- The problem
Rewrite the records between the line holding "What spatial distance" and the line holding "17.3 meters", inclusive, so that "stone path" replaces "flagstone walkway" and nothing else changes.

- Extracted records
====================
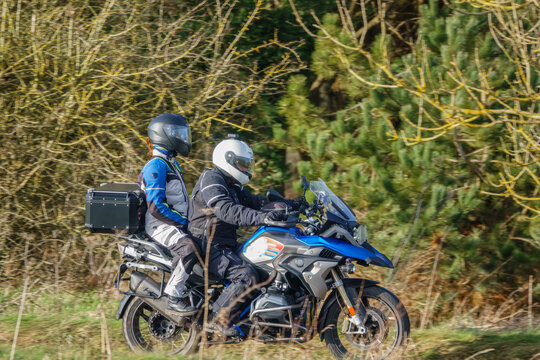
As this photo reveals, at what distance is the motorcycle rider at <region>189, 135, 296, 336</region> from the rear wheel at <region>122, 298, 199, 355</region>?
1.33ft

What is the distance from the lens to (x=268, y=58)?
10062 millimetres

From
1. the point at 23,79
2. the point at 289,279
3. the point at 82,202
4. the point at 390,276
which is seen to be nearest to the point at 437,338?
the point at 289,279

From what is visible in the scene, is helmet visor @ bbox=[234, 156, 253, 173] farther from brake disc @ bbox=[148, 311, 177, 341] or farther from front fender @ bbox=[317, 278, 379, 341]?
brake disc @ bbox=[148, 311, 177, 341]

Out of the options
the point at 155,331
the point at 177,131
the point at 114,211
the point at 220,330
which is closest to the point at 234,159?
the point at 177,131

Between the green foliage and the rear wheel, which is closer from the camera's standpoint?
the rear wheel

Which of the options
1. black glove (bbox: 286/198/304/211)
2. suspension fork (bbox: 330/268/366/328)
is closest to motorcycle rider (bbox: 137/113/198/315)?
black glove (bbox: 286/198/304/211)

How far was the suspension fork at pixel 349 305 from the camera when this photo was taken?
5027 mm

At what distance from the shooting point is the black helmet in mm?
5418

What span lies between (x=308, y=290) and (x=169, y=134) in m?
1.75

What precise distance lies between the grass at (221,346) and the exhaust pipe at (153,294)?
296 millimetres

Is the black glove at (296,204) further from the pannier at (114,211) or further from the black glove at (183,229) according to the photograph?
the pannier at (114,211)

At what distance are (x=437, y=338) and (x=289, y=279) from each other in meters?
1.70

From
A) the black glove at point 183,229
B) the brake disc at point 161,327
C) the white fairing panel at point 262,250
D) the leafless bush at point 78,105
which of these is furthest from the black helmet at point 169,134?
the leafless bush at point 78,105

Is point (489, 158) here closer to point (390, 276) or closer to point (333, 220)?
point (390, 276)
====================
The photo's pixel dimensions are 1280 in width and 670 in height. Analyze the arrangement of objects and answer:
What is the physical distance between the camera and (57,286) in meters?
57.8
====================
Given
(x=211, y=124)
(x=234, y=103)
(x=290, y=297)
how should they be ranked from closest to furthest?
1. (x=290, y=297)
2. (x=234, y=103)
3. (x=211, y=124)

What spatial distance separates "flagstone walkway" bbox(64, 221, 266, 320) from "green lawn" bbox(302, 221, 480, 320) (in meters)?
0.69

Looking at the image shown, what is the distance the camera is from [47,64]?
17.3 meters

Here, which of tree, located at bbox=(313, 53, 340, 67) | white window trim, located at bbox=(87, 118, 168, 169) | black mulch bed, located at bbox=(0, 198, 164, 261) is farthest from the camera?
====================
- Task response
What spatial distance separates "stone path" bbox(64, 221, 266, 320) from "green lawn" bbox(302, 221, 480, 320) (in meters)?
0.69

Looking at the image shown, what is the distance the camera is from [47,64]?
17.3 meters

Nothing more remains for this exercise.